Under the hood memory: Know your memory(and caches!)

aarti gupta
software under the hood
11 min readFeb 8, 2018

Random Access Memory(RAM)

A memory unit is designated as Random Access Memory (RAM) if any location can be accessed in some fixed amount of time that is independent of the location address.

Static Random-Access Memory( SRAM)

Static random-access memory (static RAM or SRAM) is a type of semiconductor memory that uses bistable latching circuitry (flip-flop) to store each bit. SRAM exhibits data remanence,[1] but it is still volatile in the conventional sense that data is eventually lost when the memory is not powered.

The term static differentiates SRAM from DRAM (dynamic random-access memory) which must be periodically refreshed. SRAM is faster and more expensive than DRAM; it is typically used for CPU cache while DRAM is used for a computer’s main memory.

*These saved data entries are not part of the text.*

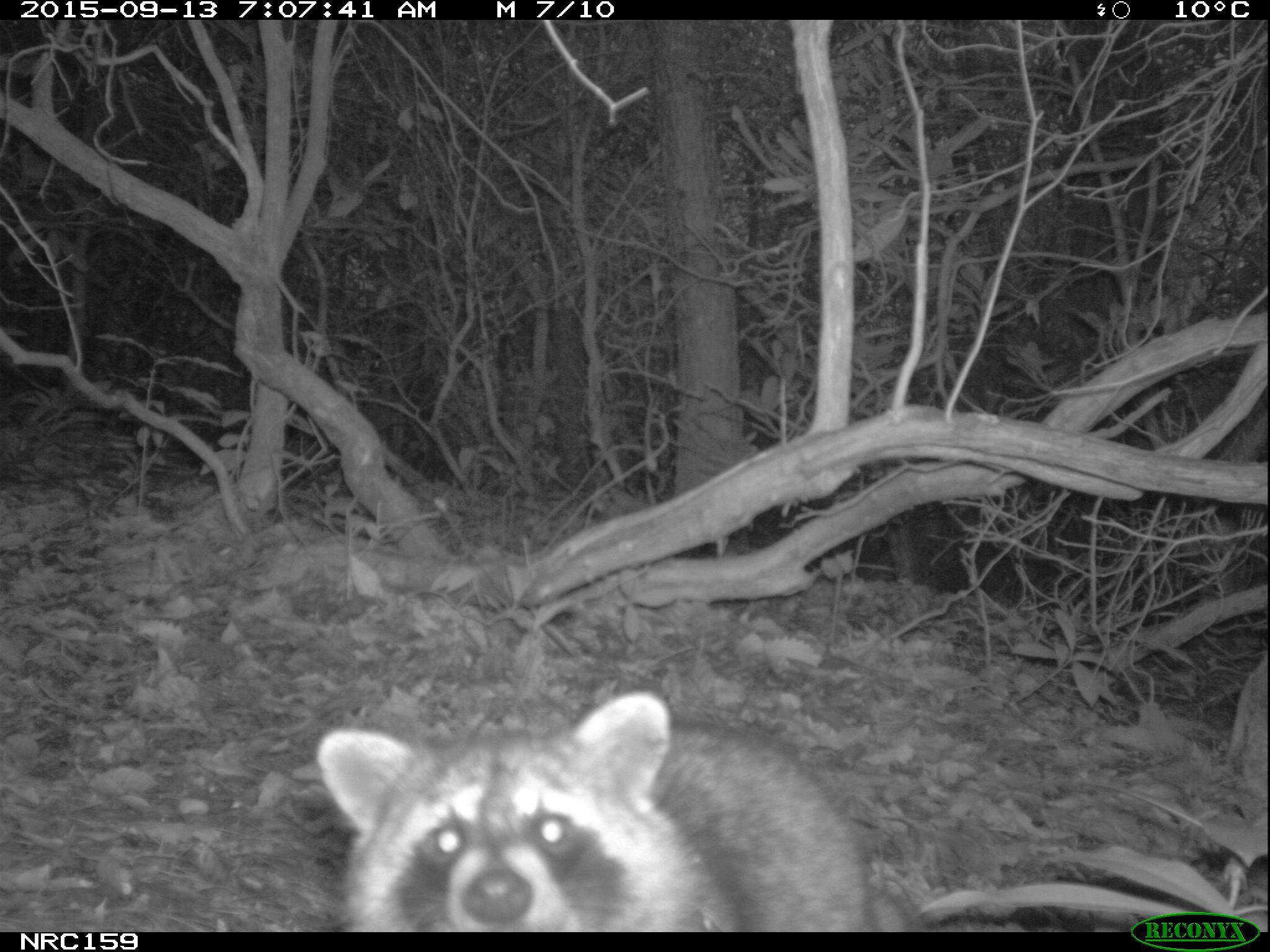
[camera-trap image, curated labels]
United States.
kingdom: Animalia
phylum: Chordata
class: Mammalia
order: Carnivora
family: Procyonidae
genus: Procyon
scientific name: Procyon lotor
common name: northern raccoon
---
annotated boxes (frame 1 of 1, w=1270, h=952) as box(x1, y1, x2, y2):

Dynamic random-access memory (DRAM)

Dynamic random-access memory (DRAM) is a type of random access semiconductor memory that stores each bit of data in a separate tiny capacitor within an integrated circuit. The capacitor can either be charged or discharged; these two states are taken to represent the two values of a bit, conventionally called 0 and 1. The electric charge on the capacitors slowly leaks off, so without intervention the data on the chip would soon be lost. To prevent this, DRAM requires an external memory refresh circuit which periodically rewrites the data in the capacitors, restoring them to their original charge. Because of this refresh requirement, it is a dynamic memory as opposed to static random-access memory (SRAM) which does not require data to be refreshed

DRAM is widely used in digital electronics where low-cost and high-capacity memory is required. One of the largest applications for DRAM is the main memory (colloquially called the “RAM”) in modern computers and graphics cards (where the “main memory” is called the graphics memory). It is also used in many portable devices and video game consoles. In contrast, SRAM, which is faster and more expensive than DRAM, is typically used where speed is of greater concern than cost, such as the cache memories in processors.

Variations in DRAM

Synchronous dynamic random-access memory (SDRAM) is any dynamic random-access memory (DRAM) where the operation of its external pin interface is coordinated by an externally supplied clock signal. DRAM used an asynchronous interface, in which input control signals have a direct effect on internal functions only delayed by the trip across its semiconductor pathways. SDRAM has a synchronous interface, whereby changes on control inputs are recognised after a rising edge of its clock input. In SDRAM families, the clock signal controls the stepping of an internal finite state machine that responds to incoming commands. These commands can be pipelined to improve performance, with previously started operations completing while new commands are received, allowing the device to operate on a memory access command in each bank simultaneously and speed up access in an interleaved fashion. This allows SDRAMs to achieve greater concurrency and higher data transfer rates than asynchronous DRAMs could. Pipelining means that the chip can accept a new command before it has finished processing the previous one. For a pipelined write, the write command can be immediately followed by another command without waiting for the data to be written into the memory array. For a pipelined read, the requested data appears a fixed number of clock cycles (latency) after the read command, during which additional commands can be sent.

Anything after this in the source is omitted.